* _課題内容_
不二家社長の工場視察の記事のうち、「同工場では期限切れの原料使用」から「える」との声も上がっている。」までの部分を、「フランチャイズ店」を「加盟店」に差し替えて書き直してもらえますか？

* _出典文書_

社長が埼玉工場視察 『従業員に衛生の徹底を』 東京新聞

 不二家の桜井康文社長は二十四日午前、一連の不祥事を受けて就任して以来初めて、ずさんな管理が問題となった埼玉県新座市の同社埼玉工場を視察した。同十一時半から約一時間にわたって、工場内を視察した同社長は、出勤している全従業員を集めて、「これを勉強の期間として品質管理に取り組んでほしい」と訓示。視察の後、「稼働していない工場は血の通っていない人間と同じで、寂しく残念だ」と語った。

 稼働再開の時期について問われると、「世間から不二家がこれでいいと言われるまでは稼働できない」と話した。

 同工場では期限切れの原料使用や、商品に付ける消費期限を延長表示するなどの不適切な製造があったことが分かり、操業休止中。

 同社長は午後には、東京都板橋区内のフランチャイズ店も視察する。

■不二家不祥事隠れみのに? 食品各社「期限切れ」

 不二家の期限切れ原料使用問題が発覚して以降、食品会社が次々と、期限切れの商品販売や異物混入を自主的に公表している。各社は不二家問題と公表の関連を否定するが、食の安全にかかわる専門家からは「みんな一緒なら怖くない、今なら目立たないということで発表しているようにみえる」との声も上がっている。

* _提供データ_
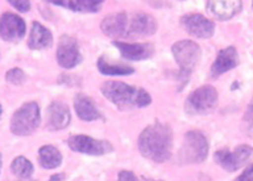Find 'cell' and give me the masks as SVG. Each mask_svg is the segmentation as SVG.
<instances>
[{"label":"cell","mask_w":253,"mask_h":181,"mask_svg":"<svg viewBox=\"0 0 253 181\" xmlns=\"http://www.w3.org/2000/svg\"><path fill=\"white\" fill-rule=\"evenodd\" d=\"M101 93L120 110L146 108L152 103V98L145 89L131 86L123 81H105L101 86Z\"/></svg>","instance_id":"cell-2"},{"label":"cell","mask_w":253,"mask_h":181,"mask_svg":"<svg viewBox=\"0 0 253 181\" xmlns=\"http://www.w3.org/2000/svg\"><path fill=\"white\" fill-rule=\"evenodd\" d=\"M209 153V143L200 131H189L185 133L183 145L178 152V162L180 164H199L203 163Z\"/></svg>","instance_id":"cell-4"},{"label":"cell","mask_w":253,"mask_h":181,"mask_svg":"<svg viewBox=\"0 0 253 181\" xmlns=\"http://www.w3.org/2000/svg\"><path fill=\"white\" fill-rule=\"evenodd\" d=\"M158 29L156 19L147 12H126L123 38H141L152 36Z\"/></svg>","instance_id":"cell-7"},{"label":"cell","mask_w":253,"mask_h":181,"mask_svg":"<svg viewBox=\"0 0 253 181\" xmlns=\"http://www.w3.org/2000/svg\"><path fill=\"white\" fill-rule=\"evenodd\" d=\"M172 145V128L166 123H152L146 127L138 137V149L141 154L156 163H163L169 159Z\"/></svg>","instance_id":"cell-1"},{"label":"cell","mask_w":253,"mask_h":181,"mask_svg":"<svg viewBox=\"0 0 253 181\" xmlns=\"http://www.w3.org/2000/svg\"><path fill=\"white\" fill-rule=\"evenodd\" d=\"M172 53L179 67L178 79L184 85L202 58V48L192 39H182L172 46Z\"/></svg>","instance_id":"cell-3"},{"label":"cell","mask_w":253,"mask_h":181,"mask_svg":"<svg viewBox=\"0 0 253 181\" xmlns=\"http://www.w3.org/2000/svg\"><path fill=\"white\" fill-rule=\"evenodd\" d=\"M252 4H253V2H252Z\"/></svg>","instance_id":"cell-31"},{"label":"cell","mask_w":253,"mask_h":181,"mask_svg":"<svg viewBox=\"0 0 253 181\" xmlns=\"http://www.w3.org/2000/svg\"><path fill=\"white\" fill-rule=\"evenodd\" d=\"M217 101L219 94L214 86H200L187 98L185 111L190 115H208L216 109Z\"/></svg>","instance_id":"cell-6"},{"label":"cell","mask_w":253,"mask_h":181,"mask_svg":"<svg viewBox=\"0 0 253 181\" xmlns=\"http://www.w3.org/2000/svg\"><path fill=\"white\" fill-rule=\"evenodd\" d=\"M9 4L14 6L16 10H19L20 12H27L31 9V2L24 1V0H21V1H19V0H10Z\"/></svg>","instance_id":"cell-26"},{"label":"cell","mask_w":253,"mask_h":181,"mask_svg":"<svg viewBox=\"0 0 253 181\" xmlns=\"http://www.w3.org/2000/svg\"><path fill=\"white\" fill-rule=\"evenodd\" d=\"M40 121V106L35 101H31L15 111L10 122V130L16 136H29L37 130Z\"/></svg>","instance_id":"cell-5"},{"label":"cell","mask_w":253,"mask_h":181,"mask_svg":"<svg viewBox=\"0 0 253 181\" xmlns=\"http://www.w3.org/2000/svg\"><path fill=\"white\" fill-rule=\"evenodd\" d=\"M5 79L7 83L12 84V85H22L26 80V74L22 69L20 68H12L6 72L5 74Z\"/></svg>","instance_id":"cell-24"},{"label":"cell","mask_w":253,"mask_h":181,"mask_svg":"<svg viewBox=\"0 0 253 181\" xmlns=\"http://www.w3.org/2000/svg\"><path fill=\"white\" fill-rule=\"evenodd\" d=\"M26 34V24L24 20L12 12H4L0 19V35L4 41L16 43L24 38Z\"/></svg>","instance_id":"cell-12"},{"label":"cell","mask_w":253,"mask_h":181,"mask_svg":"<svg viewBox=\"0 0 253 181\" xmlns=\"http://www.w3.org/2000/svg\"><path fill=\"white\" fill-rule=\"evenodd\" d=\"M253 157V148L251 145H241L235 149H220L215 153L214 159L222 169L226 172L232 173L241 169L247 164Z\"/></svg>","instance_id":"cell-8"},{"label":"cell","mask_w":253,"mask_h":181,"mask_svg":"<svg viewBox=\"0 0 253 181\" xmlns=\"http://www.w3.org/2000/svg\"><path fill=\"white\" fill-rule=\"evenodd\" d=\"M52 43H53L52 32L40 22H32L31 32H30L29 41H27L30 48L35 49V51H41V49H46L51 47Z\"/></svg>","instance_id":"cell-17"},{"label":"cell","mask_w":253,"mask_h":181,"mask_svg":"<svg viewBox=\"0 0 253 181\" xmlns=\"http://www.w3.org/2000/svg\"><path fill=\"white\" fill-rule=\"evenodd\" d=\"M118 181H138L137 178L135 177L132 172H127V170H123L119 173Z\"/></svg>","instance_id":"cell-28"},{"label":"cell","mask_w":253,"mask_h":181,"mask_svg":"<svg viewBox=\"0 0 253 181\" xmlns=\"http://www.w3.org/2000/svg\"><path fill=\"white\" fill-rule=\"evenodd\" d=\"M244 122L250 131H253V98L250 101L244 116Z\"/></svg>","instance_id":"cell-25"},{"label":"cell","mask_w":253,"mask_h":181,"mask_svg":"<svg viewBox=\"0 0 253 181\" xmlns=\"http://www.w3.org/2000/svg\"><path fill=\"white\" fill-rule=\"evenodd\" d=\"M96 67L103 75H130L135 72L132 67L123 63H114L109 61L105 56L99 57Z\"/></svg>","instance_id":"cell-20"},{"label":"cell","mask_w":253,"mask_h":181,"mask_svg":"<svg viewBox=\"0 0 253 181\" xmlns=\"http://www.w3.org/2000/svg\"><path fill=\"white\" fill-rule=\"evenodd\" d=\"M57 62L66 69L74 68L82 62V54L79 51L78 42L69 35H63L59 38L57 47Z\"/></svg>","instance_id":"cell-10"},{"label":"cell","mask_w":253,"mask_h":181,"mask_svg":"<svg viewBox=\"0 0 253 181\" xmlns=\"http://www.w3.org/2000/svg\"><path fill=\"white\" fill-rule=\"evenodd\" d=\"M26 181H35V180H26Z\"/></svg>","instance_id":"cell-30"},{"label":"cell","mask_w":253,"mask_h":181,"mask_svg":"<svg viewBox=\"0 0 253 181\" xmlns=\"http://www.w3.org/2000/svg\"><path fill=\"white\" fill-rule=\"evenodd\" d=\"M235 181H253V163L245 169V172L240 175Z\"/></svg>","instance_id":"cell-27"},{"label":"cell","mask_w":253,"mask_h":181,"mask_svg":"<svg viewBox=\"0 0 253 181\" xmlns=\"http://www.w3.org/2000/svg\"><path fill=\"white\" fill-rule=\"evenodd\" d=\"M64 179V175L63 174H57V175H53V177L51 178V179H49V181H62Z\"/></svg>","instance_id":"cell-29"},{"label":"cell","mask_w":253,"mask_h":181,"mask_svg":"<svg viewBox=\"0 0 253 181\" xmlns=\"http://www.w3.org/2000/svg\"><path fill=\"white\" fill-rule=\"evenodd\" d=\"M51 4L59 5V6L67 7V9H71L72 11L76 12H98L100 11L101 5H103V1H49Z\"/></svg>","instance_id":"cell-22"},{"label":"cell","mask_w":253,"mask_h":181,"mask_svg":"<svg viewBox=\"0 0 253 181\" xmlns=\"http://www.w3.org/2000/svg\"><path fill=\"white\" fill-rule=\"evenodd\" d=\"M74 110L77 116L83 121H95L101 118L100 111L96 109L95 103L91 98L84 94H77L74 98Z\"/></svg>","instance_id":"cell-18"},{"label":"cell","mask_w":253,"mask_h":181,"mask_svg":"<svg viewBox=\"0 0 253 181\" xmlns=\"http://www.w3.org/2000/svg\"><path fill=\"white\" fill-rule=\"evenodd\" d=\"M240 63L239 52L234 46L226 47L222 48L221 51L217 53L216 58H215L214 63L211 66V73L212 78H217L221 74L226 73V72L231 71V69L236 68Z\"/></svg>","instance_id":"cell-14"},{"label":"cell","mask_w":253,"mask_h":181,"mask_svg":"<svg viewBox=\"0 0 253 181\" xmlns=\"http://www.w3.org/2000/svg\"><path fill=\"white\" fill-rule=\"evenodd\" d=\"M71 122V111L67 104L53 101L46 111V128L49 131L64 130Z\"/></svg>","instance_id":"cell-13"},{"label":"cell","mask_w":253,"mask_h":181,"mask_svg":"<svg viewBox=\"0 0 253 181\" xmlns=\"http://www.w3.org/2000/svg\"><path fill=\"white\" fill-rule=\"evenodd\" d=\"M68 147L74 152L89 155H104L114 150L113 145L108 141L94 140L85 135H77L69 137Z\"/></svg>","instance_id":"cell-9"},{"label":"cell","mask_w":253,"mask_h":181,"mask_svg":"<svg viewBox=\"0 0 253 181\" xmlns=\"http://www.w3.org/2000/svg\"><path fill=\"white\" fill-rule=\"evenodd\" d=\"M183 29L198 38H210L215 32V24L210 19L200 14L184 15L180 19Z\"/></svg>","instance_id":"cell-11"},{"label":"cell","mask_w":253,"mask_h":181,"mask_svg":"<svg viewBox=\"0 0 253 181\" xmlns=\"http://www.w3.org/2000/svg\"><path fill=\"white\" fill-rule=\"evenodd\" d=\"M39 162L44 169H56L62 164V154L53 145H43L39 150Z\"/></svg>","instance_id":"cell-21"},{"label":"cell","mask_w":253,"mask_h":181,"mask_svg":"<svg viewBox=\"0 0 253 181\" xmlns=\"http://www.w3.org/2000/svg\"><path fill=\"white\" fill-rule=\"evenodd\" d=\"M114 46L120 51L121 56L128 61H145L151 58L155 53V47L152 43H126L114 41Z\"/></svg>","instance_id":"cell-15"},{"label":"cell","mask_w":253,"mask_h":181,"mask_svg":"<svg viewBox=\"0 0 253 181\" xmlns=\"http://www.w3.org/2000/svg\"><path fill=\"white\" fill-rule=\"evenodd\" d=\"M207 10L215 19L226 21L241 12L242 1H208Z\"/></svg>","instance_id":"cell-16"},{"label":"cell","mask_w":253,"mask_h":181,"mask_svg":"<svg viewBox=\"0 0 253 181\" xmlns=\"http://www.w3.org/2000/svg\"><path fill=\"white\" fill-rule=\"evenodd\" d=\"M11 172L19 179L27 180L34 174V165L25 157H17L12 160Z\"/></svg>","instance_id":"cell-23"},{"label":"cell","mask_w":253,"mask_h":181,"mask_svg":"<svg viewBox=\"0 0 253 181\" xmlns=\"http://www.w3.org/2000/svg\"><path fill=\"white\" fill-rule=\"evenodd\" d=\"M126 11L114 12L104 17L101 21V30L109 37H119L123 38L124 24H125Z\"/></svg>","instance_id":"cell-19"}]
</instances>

* _正解_
同工場では期限切れの原料使用や、商品に付ける消費期限を延長表示するなどの不適切な製造があったことが分かり、操業休止中。

 同社長は午後には、東京都板橋区内の加盟店も視察する。

■不二家不祥事隠れみのに? 食品各社「期限切れ」

 不二家の期限切れ原料使用問題が発覚して以降、食品会社が次々と、期限切れの商品販売や異物混入を自主的に公表している。各社は不二家問題と公表の関連を否定するが、食の安全にかかわる専門家からは「みんな一緒なら怖くない、今なら目立たないということで発表しているようにみえる」との声も上がっている。